> Data shown:
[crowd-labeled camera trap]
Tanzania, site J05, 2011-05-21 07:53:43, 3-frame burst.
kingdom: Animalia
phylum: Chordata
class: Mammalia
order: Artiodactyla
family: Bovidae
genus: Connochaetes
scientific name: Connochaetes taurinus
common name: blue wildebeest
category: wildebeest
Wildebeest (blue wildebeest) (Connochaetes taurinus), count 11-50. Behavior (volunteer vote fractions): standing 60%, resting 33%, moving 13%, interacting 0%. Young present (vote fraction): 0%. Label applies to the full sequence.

* * *

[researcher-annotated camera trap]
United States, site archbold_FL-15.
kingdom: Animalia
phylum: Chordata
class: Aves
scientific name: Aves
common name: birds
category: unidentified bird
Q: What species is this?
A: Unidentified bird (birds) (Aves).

> Work to complete: On how many lines of the material does the word "trap" appear? Reply with the number alone.

> Answer to this task: 2